In Last Public Homily, Pope Speaks of Unity, Mercy
Draws Varied Lessons From Mass Readings
Vatican City, (ZENIT.org) Kathleen Naab | 3340 hits
With his customary discretion, Benedict XVI began this evening's homily for Ash Wednesday with a simple request that the faithful remember him in prayer. The Mass was his last public liturgy, and was thus moved to St. Peter's Basilica, instead of the Basilica of Santa Sabina, where the Pope has customarily opened Lent, according to the Roman tradition of the station churches.
"The circumstances have suggested that we gather in St. Peter's Basilica," he stated. "Tonight we are great in number around the tomb of the Apostle Peter, also to request his intercession for the Church's journey at this particular time, renewing our faith in the Supreme Pastor, Christ the Lord. For me it is a good opportunity to thank everyone, especially the faithful of the Diocese of Rome, as I prepare to conclude my Petrine ministry, and ask for a special remembrance in prayer."
With that, the Holy Father turned his attention to the readings of the Mass, saying they provide ideas that should be translated into concrete attitudes and actions during Lent.
The call transmitted by the Prophet Joel in the first reading -- "Thus says the Lord, return to me with all your heart, with fasting, with weeping, and with mourning" -- is possible, the Pontiff said, "because there is a force that does not reside in our hearts, but that emanates from the heart of God. It is the power of his mercy."
"But this return to God becomes a reality in our lives only when the grace of God penetrates to our inmost being and shakes it," he continued, "giving us the power to 'rend our hearts.'"
The Pope lamented those who "rend their garments" before the injustices committed by others but fail to work on their own hearts and intentions, "letting the Lord transform, renew and convert."
He went on to reflect about the community dimension of Christian life. "The 'we' of the Church is the community in which Jesus brings us together," he said. "Faith is necessarily ecclesial. And this is important to remember and to live in this time of Lent: each person is aware that he or she does not face the penitential journey alone, but together with many brothers and sisters in the Church."
Drawing further from the first reading, the Pope spoke of the hindrance to Christian witness caused by a lack of unity. "Living Lent in a more intense and evident ecclesial communion, overcoming individualism and rivalry, is a humble and precious sign for those who are far from the faith or indifferent," he suggested.

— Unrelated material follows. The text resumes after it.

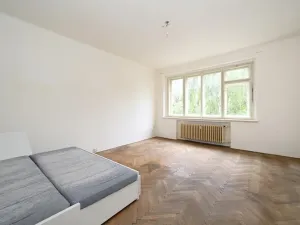 Pronájem bytu 1+kk, Praha - Vršovice, Ruská, 32 m2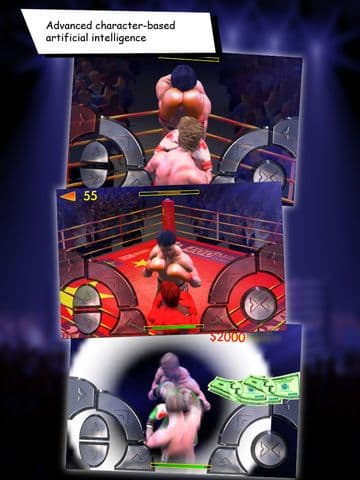 International Boxing Champions screenshot 5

Echoing St. Paul's exhortations, Benedict spoke of the importance of avoiding omission and inaction. "The word 'now' repeated several times [in the Letter to the Corinthians] says that we cannot let this time pass us by, it is offered to us as a unique opportunity," he said.

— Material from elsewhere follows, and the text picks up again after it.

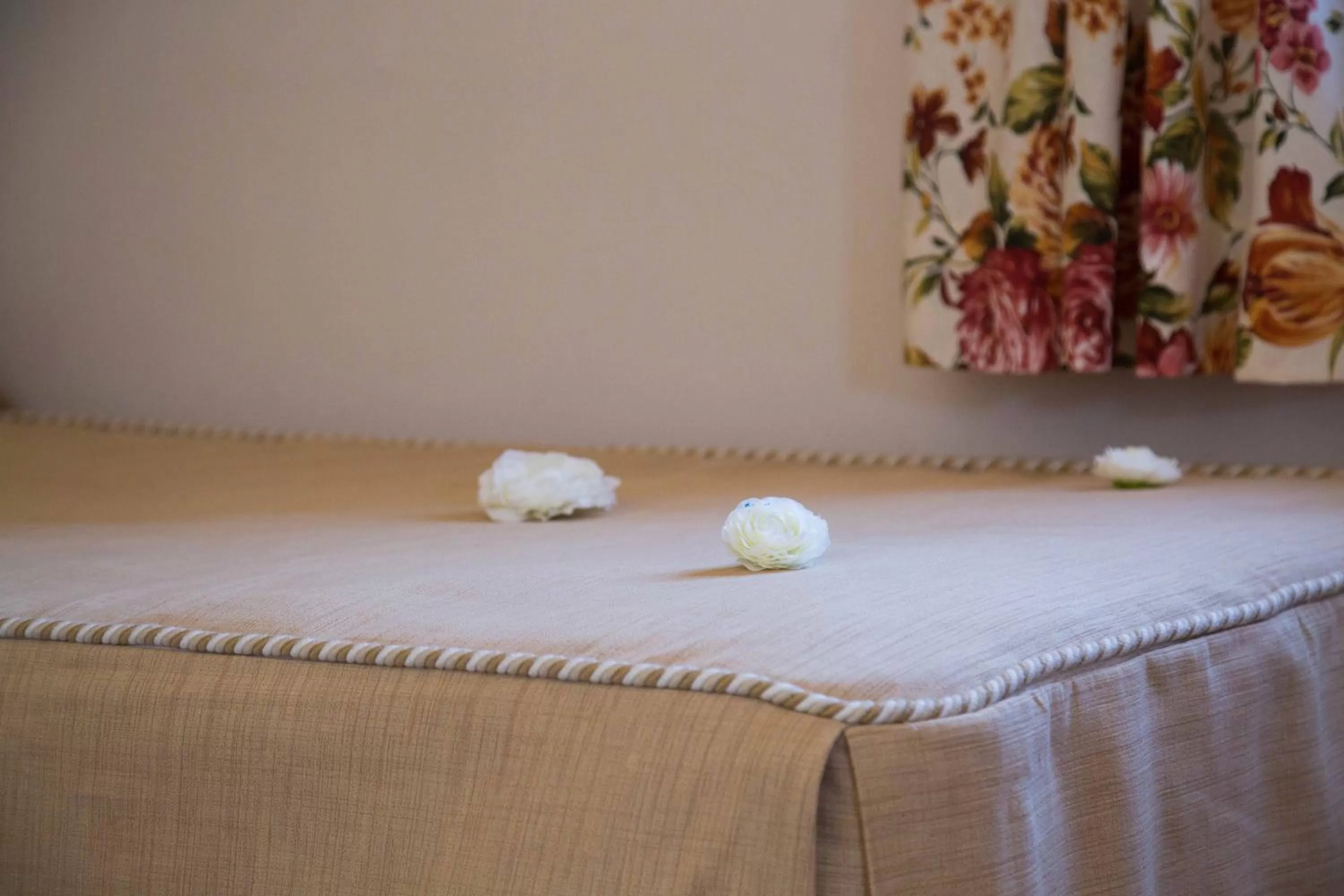 Bed in Hotel Rural Andalucia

"The reconciliation offered to us has cost a high price, that of the cross raised on Golgotha, on which was hung the Son of God made man. In this immersion of God in human suffering and in the abyss of evil lies the root of our justification," the Pope continued. "The 'return to God with all your heart' in our Lenten journey passes through the cross, following Christ on the road to Calvary, the total gift of self." Lent is also, he added, a time to be "characterized by a more careful and assiduous listening to the Word of God, the light that illuminates our steps."
Turning then to the Gospel, the Pope spoke of the threefold Lenten itinerary: almsgiving, prayer and fasting.

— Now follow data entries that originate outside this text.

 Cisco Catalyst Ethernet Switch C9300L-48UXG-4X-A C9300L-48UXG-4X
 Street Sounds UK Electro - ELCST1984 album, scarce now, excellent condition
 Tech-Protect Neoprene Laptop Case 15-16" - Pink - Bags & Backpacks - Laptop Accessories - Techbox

"Jesus," he said, "emphasizes that it is both the quality and the truth of the relationship with God that determines the authenticity of each religious gesture. For this reason He denounces religious hypocrisy, the behavior that wants to be seen, attitudes seeking applause and approval. The true disciple does not serve himself or the 'public,' but his Lord, in simplicity and generosity."
The Pontiff said that Christian witness will always be more effective, "the less we seek our own glory, and we will know that the reward of the righteous is God himself, being united to Him, here below, on the journey of faith, and, at the end of life, in the peace and light of coming face to face with Him forever."